Título: Pesos e medidas
Autor: Pereira, Merval
Fonte: O Globo, 23/11/2007, O País, p. 4

O momento foi péssimo tanto para o governo quanto para o PSDB. Em meio a uma batalha no Senado para aprovar a prorrogação da CPMF, o governo perde em Mares Guia o primeiro articulador político não petista que estava sendo eficiente para resolver as pendências da base parlamentar, mesmo que essas pendências não sejam as mais republicanas de que se tem notícia. Já os tucanos abriram a convenção nacional que se propõe a renovar a imagem do partido tendo que prestar contas dos ilícitos eleitorais cometidos por um ex-presidente da legenda, o atual senador Eduardo Azeredo, o que é no mínimo desagradável para quem pretende se destacar do adversário mais visível, o PT, também pela atuação ética.

A distinção entre os dois momentos, o mensalão propriamente dito e o chamado "mensalão mineiro", assim batizado pelos governistas para estabelecer a paridade entre os dois casos, fica difícil de passar para a opinião pública, embora sejam duas ações políticas distintas entre si.

O procurador-geral da República, Antonio Fernando de Souza, não quis deixar clara a diferença na denúncia oficial, pois não indiciou ninguém do valerioduto mineiro por crime eleitoral, o que caracterizaria o chamado caixa dois, que é na verdade do que se trata o caso dos tucanos.

Ao denunciar Eduardo Azeredo, Walfrido dos Mares Guia e outros por peculato e lavagem de dinheiro, pelo desvio de pelo menos R$3,5 milhões dos cofres públicos do Estado de Minas Gerais para a campanha de reeleição, o procurador não facilitou a vida dos tucanos, e nem era esse seu trabalho.

Ao explicitar que o caso mineiro é a origem "dos fatos descritos na denúncia oferecida no inquérito nº 2.245", que trata do mensalão do governo federal, anos mais tarde, a denúncia contra a campanha eleitoral dos tucanos de 1998 mistura mais ainda os dois casos, tornando politicamente mais difícil separar os crimes cometidos nas duas ocasiões.

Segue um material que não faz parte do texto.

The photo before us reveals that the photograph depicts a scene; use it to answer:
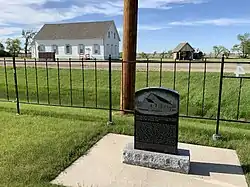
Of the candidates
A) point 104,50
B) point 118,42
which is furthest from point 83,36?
point 118,42

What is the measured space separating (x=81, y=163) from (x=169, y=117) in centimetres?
143

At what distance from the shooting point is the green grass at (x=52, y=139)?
329 cm

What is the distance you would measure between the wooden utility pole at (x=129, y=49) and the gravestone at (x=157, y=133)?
6.77 feet

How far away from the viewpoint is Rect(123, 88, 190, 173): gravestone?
338 centimetres

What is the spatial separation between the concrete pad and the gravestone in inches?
4.6

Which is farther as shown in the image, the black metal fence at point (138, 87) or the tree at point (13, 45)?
the tree at point (13, 45)

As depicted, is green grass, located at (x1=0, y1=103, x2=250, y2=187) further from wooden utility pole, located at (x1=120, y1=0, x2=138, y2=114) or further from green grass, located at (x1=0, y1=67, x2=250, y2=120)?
green grass, located at (x1=0, y1=67, x2=250, y2=120)

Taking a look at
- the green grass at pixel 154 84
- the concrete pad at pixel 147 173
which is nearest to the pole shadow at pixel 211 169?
the concrete pad at pixel 147 173

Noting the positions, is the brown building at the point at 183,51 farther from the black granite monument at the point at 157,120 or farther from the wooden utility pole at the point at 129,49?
the black granite monument at the point at 157,120

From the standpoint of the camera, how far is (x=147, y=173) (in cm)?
338

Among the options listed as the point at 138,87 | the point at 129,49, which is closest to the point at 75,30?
the point at 138,87

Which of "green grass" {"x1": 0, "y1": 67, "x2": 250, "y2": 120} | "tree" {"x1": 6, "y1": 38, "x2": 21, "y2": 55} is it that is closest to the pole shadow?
"green grass" {"x1": 0, "y1": 67, "x2": 250, "y2": 120}

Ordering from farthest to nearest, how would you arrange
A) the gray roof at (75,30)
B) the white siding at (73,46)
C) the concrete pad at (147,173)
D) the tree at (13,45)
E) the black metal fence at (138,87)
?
the tree at (13,45) < the gray roof at (75,30) < the white siding at (73,46) < the black metal fence at (138,87) < the concrete pad at (147,173)

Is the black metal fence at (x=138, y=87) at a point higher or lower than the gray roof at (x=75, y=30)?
lower
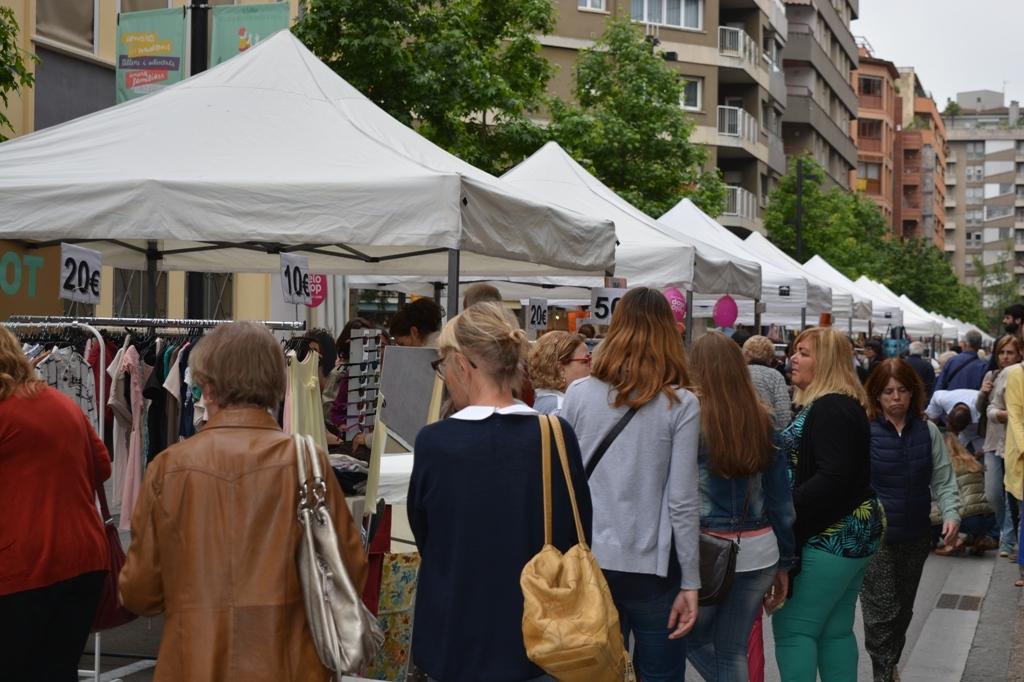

Quando, para tentar desculpar seus companheiros denunciados pela prática do mensalão, o presidente Lula saiu-se com a explicação de que o que o PT fizera fora o que sempre se fez na política brasileira, isto é, usar dinheiro "não contabilizado" para financiar campanhas eleitorais, ele estava tentando, tudo indica instruído pelo então ministro da Justiça, o criminalista Márcio Thomaz Bastos, passar para a legislação eleitoral os crimes cometidos.

É o mesmo argumento que usa hoje o PSDB, e, mesmo sendo verdade, em termos políticos a diferença dependerá do discernimento e de critérios morais de cada um, que são, como constatamos nos últimos episódios, muito fluidos.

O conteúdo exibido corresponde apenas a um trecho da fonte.